In [None]:
# Install required libraries (run once)
# !pip install sentence-transformers torch scikit-learn -q

In [None]:
import warnings
warnings.filterwarnings('ignore')

import pandas as pd
import numpy as np
import torch
from sentence_transformers import SentenceTransformer, InputExample, losses
from torch.utils.data import DataLoader
from sklearn.model_selection import train_test_split
from sklearn.linear_model import LogisticRegression
from sklearn.metrics import accuracy_score, classification_report, confusion_matrix
import matplotlib.pyplot as plt
import seaborn as sns
from tqdm import tqdm
import time

# Set random seeds
np.random.seed(42)
torch.manual_seed(42)

# Check GPU availability
device = torch.device('cuda' if torch.cuda.is_available() else 'cpu')
print(f"Using device: {device}")
if torch.cuda.is_available():
    print(f"GPU: {torch.cuda.get_device_name(0)}")

print("\nLibraries imported successfully!")

## 2. Load Dataset

In [None]:
# Load dataset
print("Loading dataset...")
df = pd.read_csv('../data/cleaned_label.csv')

# Sample subset for faster training (optional - uncomment to use)
# df = df.sample(n=5000, random_state=42).reset_index(drop=True)

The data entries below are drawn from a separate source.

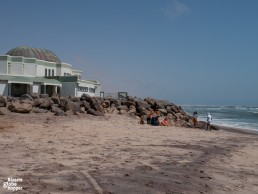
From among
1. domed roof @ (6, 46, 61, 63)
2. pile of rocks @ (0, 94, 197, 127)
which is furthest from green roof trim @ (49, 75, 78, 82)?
pile of rocks @ (0, 94, 197, 127)

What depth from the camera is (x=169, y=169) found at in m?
7.36

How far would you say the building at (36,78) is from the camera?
36.0 m

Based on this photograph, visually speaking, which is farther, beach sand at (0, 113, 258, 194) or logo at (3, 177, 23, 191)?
beach sand at (0, 113, 258, 194)

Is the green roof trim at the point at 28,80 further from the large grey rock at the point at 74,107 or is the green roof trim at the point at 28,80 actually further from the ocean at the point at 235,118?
the ocean at the point at 235,118

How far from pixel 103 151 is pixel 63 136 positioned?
326 centimetres

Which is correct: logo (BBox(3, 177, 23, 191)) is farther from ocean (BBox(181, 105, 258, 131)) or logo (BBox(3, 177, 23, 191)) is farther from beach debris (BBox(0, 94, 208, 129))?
ocean (BBox(181, 105, 258, 131))

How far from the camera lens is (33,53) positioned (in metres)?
43.6

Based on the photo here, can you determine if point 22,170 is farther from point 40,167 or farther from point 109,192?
point 109,192

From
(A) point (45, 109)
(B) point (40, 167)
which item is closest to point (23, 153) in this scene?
(B) point (40, 167)

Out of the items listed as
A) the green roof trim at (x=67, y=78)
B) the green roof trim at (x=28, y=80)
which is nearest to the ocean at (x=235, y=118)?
the green roof trim at (x=67, y=78)

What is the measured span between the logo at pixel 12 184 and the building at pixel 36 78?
104 ft

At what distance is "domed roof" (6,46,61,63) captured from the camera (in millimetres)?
43406

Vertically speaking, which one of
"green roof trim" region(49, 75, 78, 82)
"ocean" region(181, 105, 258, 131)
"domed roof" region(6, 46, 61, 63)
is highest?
"domed roof" region(6, 46, 61, 63)

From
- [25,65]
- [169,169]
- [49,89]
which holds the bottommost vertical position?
[169,169]
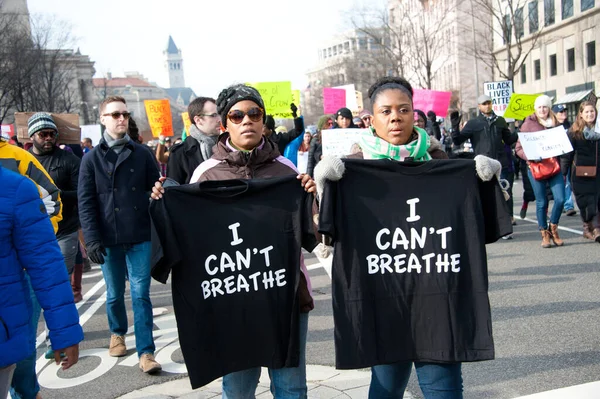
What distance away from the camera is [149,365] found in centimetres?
490

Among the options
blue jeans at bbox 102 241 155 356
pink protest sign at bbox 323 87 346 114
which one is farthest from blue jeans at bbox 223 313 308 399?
pink protest sign at bbox 323 87 346 114

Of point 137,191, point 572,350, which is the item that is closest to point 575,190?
point 572,350

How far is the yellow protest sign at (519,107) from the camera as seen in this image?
42.9 ft

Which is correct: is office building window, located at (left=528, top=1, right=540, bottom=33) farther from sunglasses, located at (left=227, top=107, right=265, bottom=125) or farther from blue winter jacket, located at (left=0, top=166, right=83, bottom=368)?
blue winter jacket, located at (left=0, top=166, right=83, bottom=368)

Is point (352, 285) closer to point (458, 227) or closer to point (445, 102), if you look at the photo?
point (458, 227)

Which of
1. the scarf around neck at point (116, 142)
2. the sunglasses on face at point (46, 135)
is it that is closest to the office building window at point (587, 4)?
the sunglasses on face at point (46, 135)

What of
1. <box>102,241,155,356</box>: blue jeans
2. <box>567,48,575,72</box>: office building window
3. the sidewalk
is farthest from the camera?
<box>567,48,575,72</box>: office building window

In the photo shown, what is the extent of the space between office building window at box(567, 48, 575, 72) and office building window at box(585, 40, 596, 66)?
1.42 metres

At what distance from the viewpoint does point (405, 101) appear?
3180 mm

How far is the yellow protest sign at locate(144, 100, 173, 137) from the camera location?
14.5 metres

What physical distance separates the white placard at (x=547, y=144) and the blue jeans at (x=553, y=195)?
13.9 inches

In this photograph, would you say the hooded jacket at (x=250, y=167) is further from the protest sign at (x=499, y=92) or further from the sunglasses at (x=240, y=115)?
the protest sign at (x=499, y=92)

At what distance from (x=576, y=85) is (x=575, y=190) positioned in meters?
29.0

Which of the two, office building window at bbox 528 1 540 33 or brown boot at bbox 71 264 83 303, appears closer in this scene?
brown boot at bbox 71 264 83 303
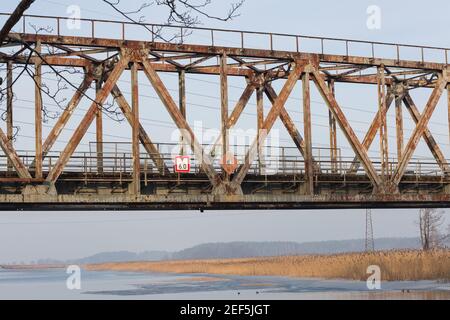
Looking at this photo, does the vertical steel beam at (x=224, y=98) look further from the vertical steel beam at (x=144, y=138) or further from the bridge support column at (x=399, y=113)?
the bridge support column at (x=399, y=113)

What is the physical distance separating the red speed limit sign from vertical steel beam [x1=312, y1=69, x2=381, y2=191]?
262 inches

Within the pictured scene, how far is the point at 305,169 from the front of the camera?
3275 cm

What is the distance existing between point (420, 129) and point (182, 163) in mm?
11821

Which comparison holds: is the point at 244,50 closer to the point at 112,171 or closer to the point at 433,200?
the point at 112,171

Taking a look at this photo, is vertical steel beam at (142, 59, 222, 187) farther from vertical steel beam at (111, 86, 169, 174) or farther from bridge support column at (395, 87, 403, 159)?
bridge support column at (395, 87, 403, 159)

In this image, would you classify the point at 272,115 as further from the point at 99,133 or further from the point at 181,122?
the point at 99,133

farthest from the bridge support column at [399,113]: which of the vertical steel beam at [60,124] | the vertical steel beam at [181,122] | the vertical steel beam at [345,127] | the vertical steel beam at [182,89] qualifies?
the vertical steel beam at [60,124]

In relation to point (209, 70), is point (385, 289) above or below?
below

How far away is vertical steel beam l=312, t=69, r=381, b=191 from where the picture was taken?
33000 millimetres

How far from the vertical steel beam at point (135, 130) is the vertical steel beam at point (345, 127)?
785cm

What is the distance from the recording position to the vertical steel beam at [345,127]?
3300cm

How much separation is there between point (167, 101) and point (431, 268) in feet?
71.8
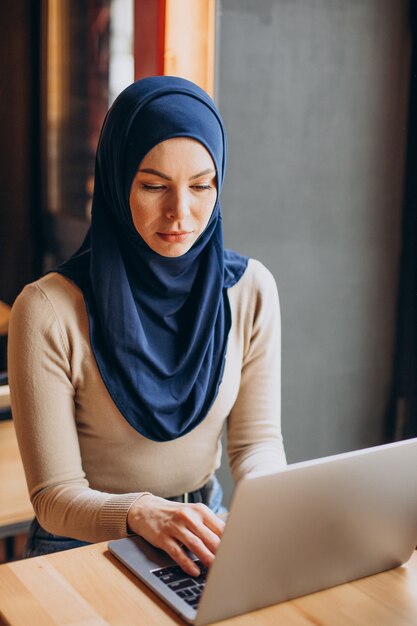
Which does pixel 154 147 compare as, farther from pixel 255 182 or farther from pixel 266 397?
pixel 255 182

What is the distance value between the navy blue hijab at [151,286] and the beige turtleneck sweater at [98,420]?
0.04 metres

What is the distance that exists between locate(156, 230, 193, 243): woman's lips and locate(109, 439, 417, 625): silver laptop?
541 mm

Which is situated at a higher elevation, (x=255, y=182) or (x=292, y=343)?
(x=255, y=182)

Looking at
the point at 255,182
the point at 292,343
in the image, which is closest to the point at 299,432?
the point at 292,343

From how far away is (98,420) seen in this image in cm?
141

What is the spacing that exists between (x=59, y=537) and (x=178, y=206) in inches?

print(f"Dataset shape: {df.shape}")
print(f"\nColumns: {df.columns.tolist()}")
print(f"\nSentiment distribution:")
print(df['sentiment_label'].value_counts())
print(f"\nFirst few rows:")
print(df.head())

## 3. Initialize SBERT Model

In [None]:
# Initialize SBERT model
MODEL_NAME = 'all-MiniLM-L6-v2'

print(f"Loading SBERT model: {MODEL_NAME}")
model = SentenceTransformer(MODEL_NAME)

print(f"Model loaded successfully!")
print(f"Max sequence length: {model.max_seq_length}")
print(f"Embedding dimension: {model.get_sentence_embedding_dimension()}")

# Test model
sample_text = "This movie is absolutely fantastic!"
embedding = model.encode(sample_text)
print(f"\nSample text: {sample_text}")
print(f"Embedding shape: {embedding.shape}")
print(f"Embedding preview (first 10 values): {embedding[:10]}")

## 4. Prepare Data

In [None]:
# Split data
X_train, X_test, y_train, y_test = train_test_split(
    df['review_text'].values,
    df['sentiment_label'].values,
    test_size=0.2,
    random_state=42,
    stratify=df['sentiment_label'].values
)

print(f"Training samples: {len(X_train)}")
print(f"Testing samples: {len(X_test)}")
print(f"\nTrain label distribution:")
print(pd.Series(y_train).value_counts())
print(f"\nTest label distribution:")
print(pd.Series(y_test).value_counts())

## 5. Generate Sentence Embeddings

In [None]:
# Generate embeddings
print("Generating sentence embeddings...")
print("This may take a few minutes...\n")

start_time = time.time()

# Encode training data
print("Encoding training data...")
train_embeddings = model.encode(
    X_train.tolist(),
    batch_size=32,
    show_progress_bar=True,
    convert_to_numpy=True
)

# Encode test data
print("\nEncoding test data...")
test_embeddings = model.encode(
    X_test.tolist(),
    batch_size=32,
    show_progress_bar=True,
    convert_to_numpy=True
)

embedding_time = time.time() - start_time

print(f"\nEmbedding generation completed in {embedding_time:.2f} seconds ({embedding_time/60:.2f} minutes)")
print(f"Train embeddings shape: {train_embeddings.shape}")
print(f"Test embeddings shape: {test_embeddings.shape}")

## 6. Train Classifier

In [None]:
# Train Logistic Regression classifier on embeddings
print("Training Logistic Regression classifier...")
print("="*80)

start_time = time.time()

classifier = LogisticRegression(
    max_iter=1000,
    random_state=42,
    C=1.0,
    solver='lbfgs'
)

classifier.fit(train_embeddings, y_train)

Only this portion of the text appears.